### Task statement
Nothing but the records, transcribed verbatim and stripped of images, should appear in the answer.

(Source data)
□ □ □ □ □ □ □

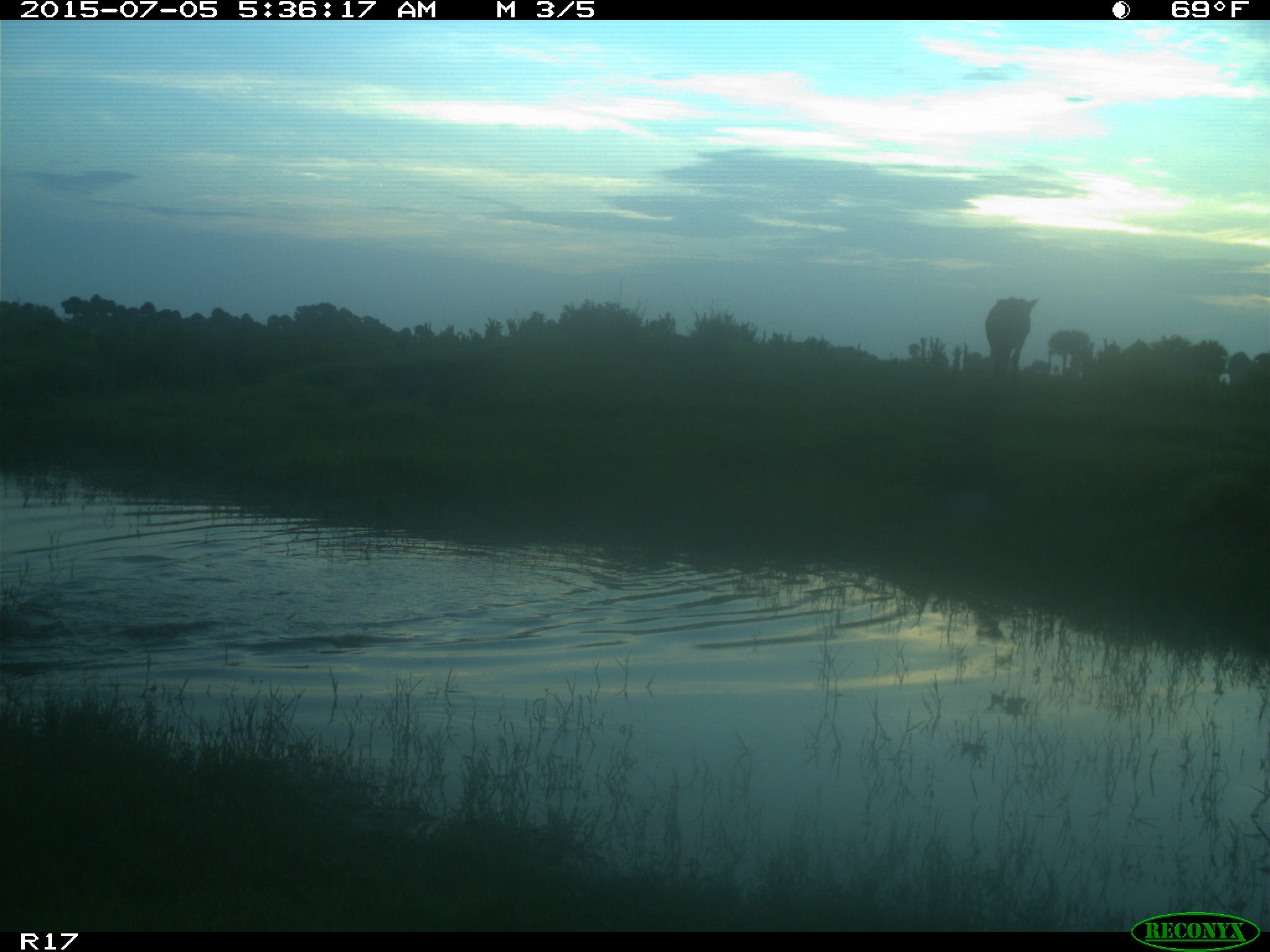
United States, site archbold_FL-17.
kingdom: Animalia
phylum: Chordata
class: Mammalia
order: Artiodactyla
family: Bovidae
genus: Bos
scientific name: Bos taurus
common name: domestic cow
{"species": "Bos taurus (domestic cow)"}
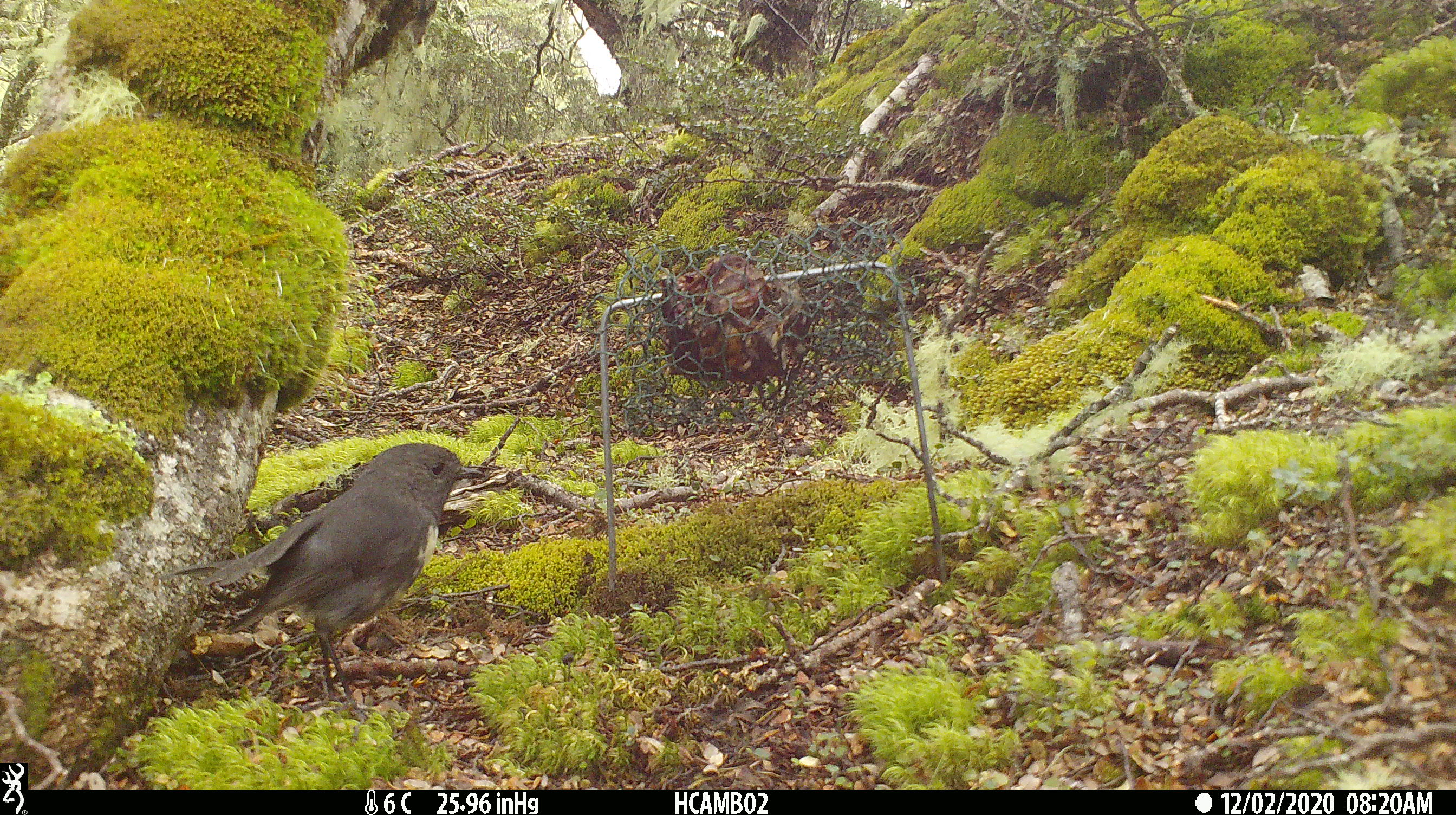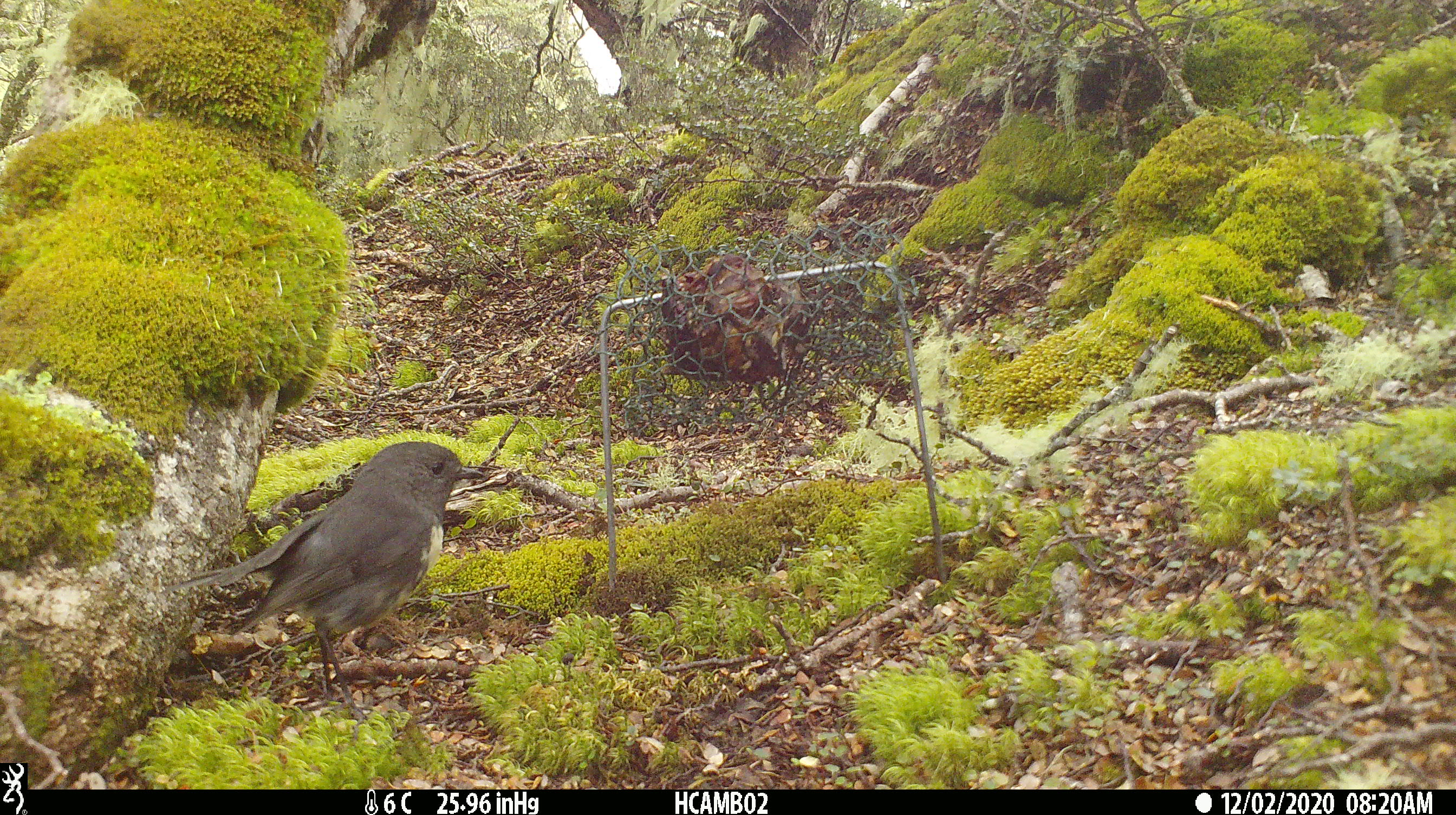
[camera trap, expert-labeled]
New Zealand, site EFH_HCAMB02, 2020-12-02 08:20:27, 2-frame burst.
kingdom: Animalia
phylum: Chordata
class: Aves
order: Passeriformes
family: Petroicidae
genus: Petroica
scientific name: Petroica australis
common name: new zealand robin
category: robin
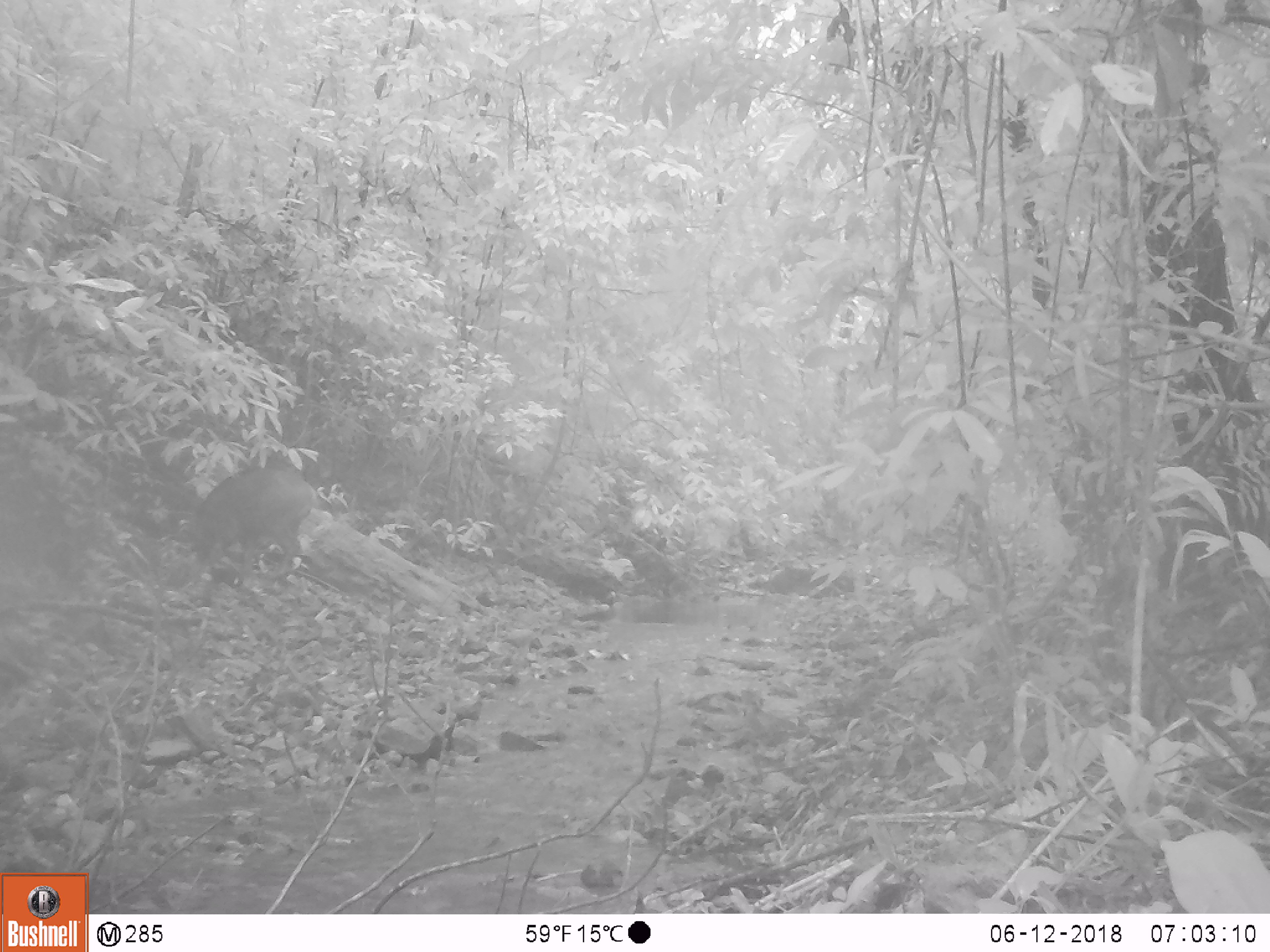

□ □ □ □ □ □ □

### Exercise result
United States, site archbold_FL-17.
kingdom: Animalia
phylum: Chordata
class: Mammalia
order: Artiodactyla
family: Bovidae
genus: Bos
scientific name: Bos taurus
common name: domestic cow
{"species": "Bos taurus (domestic cow)"}
[camera trap, expert-labeled]
New Zealand, site EFH_HCAMB02, 2020-12-02 08:20:27, 2-frame burst.
kingdom: Animalia
phylum: Chordata
class: Aves
order: Passeriformes
family: Petroicidae
genus: Petroica
scientific name: Petroica australis
common name: new zealand robin
category: robin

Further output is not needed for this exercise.